Algorithms and Data Structures of JDK 7
While checking periodically if there is one or another standard algorithm in JDK I’ve decided to make such index. It was also interesting why some famous data structures or algs are included in and others – not. A format of this survey is only about key properties and features of algorithms and data structures of JDK, all details and full description – you can easily find in javadoc or jdk sources. Let’s start from simple to complex!
Data Structures of JDK
There is a stack in jdk appeared there from origins – class Stack, but it’s not recommended to use it, it’s complex and strange: it inherits from Vector, so is based on Dynamic Array and synchronized. Why a simple stack needs all of that and why it’s not just an interface – is not clear (discussed many times: 1, 2), but it seems just an architecture mistake, the same as with Vector itself. Btw, JDK authors themselves suggest using Deque instead.

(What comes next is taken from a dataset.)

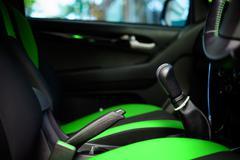 Inside car tone green Stock Photos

Deque – an interface (api) of double-ended queue (LIFO + FIFO in O (1)), which includes the stack operations (push, pop, isEmpty, size) and is available in the jdk not so far (1.6+). Of course it’d be more logical to put these stack operations in an interface Stack, and e.g. let Deque inherit it, but as Stack was already present, and backward compatibility is the “holy grail” of java – they had to sacrifice a normal design. Implementations of Deque are ArrayDeque and LinkedList, who are also implementors of an usual queue – so we’ll discuss this later.
Next, let’s look at queue data type. Everything here is good and well designed. Queue – interface (api) of FIFO queue, adding to the beginning and removal from the end are in constant time O(1).
There are main implementations: ArrayDeque, cyclical buffer based on dynamically extensible array (doubles when filling) and LinkedList, a classic doubly-linked list (the size is not limited). Surprisingly, the first does not support random access (add/remove/get with index), the second does but in O(n) time with iterations through a linked list. These classes also implements the above mentioned Deque so they support removal from the end and adding to the top in constant time.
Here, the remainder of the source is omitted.